━━ PROVIDED RECORDS

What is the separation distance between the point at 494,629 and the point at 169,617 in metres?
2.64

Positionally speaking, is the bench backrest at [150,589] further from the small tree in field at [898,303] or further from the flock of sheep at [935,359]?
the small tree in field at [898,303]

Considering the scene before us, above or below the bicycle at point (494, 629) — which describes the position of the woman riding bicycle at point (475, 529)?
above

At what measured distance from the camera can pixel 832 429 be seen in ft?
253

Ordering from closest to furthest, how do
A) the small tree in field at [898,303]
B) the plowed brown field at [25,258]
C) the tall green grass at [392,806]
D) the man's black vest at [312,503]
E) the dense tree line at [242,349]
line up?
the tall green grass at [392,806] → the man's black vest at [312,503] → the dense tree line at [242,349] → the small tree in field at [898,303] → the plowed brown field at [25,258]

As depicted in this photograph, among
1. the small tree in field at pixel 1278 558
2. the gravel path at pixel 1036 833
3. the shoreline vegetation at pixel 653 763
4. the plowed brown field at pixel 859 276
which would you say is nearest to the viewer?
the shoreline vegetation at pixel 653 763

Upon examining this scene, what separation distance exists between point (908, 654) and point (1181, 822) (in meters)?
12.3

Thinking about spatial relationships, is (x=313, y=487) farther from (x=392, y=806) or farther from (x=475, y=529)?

━━━━

DIRECTIONS: Convert the rows from the line containing "Upon examining this" through the end of the rows into a JSON list of strings, one string per line with blank lines omitted.

WRITTEN ANSWER:
[
  "Upon examining this scene, what separation distance exists between point (908, 654) and point (1181, 822) (in meters)?",
  "12.3",
  "Thinking about spatial relationships, is (x=313, y=487) farther from (x=392, y=806) or farther from (x=475, y=529)?"
]